Data for analysis section start
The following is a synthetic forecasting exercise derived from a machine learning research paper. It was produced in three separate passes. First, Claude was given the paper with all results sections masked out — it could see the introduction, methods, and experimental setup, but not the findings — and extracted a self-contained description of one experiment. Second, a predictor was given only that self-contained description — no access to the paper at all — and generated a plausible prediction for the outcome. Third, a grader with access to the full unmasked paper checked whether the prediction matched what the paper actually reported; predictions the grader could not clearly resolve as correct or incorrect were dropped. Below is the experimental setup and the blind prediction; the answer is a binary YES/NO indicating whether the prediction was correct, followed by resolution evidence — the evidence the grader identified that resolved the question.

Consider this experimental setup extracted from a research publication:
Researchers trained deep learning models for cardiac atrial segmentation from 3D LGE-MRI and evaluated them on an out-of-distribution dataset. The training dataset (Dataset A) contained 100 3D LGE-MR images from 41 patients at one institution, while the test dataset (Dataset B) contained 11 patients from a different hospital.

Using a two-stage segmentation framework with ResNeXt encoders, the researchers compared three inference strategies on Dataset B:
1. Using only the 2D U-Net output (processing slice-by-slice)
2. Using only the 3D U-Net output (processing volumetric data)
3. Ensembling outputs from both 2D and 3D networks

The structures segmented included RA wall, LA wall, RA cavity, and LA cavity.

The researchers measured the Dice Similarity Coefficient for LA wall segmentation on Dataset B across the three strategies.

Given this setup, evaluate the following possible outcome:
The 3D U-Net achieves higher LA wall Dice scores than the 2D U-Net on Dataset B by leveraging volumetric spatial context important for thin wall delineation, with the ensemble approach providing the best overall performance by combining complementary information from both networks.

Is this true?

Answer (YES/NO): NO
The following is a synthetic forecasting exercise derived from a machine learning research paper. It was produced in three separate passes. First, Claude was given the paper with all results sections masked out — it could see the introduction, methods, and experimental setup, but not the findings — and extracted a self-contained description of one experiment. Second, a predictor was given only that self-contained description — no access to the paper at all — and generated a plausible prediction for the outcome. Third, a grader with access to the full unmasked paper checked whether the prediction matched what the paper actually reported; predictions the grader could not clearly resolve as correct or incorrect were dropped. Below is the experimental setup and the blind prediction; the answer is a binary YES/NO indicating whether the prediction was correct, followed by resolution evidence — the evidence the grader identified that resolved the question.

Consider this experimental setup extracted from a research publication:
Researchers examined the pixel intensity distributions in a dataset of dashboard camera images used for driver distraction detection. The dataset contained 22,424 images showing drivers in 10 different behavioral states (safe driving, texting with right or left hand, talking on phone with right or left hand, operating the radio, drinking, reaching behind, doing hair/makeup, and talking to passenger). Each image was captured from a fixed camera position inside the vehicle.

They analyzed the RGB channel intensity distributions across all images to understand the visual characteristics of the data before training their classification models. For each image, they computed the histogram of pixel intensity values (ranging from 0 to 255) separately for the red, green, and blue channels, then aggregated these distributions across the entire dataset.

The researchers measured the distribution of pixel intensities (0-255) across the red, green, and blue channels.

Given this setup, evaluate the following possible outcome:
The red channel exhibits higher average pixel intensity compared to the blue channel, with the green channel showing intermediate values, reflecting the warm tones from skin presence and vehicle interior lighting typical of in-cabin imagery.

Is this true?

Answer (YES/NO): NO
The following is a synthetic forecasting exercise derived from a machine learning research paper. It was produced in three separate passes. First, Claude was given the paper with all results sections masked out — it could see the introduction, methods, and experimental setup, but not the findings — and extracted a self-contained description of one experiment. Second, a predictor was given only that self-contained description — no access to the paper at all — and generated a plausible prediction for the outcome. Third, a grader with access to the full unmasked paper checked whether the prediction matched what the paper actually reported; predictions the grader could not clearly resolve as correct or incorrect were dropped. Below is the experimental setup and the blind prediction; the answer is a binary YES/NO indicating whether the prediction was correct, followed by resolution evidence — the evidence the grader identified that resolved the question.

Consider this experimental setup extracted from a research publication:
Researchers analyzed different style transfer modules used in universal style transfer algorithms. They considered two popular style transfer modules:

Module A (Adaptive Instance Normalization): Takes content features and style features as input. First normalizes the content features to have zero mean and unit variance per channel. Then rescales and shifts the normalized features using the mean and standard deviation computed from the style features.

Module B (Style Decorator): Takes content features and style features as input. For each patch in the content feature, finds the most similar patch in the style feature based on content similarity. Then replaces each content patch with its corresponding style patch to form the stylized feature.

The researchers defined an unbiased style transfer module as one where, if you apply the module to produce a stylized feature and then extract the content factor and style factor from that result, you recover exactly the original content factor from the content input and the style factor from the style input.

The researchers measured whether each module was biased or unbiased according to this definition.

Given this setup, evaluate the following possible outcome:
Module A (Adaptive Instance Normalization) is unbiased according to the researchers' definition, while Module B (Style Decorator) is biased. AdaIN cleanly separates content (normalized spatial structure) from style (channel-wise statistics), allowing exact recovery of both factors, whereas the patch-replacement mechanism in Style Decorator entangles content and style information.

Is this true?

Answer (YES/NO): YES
Data for analysis section end
Data for analysis section start
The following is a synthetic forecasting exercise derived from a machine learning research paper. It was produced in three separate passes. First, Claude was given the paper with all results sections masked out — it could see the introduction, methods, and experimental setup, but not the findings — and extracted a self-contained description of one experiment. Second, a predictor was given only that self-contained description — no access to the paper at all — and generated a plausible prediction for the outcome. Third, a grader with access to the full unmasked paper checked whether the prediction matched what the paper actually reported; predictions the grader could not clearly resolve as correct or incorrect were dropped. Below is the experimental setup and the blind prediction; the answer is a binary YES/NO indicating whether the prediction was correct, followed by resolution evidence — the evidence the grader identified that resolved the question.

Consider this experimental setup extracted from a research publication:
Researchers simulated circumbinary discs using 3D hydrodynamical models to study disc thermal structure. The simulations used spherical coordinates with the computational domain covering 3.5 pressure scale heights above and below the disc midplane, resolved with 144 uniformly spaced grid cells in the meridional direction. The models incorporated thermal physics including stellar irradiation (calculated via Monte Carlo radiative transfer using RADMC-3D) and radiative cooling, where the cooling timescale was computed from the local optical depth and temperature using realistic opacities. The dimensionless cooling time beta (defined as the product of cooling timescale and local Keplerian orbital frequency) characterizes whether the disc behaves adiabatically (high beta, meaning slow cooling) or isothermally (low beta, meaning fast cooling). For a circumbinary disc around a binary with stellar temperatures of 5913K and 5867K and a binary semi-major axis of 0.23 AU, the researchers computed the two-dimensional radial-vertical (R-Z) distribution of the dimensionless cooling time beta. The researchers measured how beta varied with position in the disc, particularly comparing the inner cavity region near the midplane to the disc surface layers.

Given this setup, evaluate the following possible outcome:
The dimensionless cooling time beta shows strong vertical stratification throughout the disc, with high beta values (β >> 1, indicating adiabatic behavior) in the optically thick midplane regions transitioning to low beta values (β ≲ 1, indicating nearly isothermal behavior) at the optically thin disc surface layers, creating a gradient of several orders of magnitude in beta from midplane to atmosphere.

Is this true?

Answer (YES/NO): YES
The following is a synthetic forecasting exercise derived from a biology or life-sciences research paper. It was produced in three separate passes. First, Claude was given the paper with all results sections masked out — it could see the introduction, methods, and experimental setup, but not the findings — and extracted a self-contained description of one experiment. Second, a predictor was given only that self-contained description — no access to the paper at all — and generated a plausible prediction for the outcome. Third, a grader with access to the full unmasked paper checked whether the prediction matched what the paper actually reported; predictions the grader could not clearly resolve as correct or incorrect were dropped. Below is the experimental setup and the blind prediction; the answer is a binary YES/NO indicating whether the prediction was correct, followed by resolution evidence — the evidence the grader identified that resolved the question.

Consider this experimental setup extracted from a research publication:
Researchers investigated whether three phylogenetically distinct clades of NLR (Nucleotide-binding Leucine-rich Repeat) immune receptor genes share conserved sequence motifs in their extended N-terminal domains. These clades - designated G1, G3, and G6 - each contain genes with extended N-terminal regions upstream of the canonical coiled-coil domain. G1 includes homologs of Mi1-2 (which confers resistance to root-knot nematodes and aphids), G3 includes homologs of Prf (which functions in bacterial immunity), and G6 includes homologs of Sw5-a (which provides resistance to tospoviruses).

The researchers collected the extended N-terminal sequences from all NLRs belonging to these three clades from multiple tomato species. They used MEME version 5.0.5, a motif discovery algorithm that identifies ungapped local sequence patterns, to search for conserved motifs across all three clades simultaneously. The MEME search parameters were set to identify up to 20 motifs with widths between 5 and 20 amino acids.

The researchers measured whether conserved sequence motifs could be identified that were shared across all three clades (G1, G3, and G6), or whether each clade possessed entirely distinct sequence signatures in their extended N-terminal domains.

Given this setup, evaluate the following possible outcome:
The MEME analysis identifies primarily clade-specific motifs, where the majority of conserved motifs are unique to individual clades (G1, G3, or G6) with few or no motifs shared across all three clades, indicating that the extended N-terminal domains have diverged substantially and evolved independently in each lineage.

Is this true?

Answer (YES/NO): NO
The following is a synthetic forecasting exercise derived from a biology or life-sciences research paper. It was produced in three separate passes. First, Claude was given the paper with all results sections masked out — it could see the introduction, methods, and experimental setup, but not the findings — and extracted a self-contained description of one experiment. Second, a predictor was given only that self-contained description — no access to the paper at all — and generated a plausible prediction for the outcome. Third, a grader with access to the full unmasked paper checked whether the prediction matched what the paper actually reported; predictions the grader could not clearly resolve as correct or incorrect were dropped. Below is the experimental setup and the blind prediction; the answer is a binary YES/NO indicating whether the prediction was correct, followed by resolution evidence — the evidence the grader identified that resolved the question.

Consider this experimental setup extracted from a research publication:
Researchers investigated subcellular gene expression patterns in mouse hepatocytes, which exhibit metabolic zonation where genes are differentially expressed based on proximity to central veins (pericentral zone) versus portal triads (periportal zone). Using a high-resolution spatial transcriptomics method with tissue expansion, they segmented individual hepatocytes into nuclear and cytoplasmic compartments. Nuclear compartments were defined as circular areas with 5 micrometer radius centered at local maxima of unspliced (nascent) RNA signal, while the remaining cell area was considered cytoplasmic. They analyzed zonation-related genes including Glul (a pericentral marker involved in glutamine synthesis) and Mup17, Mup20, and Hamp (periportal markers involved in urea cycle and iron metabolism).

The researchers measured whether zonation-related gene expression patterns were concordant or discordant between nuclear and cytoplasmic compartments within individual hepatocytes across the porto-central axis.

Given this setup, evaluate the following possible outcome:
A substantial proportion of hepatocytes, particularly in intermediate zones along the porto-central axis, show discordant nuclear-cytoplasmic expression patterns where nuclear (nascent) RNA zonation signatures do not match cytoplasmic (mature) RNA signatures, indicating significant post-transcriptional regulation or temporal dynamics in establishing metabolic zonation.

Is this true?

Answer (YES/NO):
Data for analysis section end
Return only the lines of the records in which the string "strategies" appears.

■ **Exercise answer**
Using a two-stage segmentation framework with ResNeXt encoders, the researchers compared three inference strategies on Dataset B:
The researchers measured the Dice Similarity Coefficient for LA wall segmentation on Dataset B across the three strategies.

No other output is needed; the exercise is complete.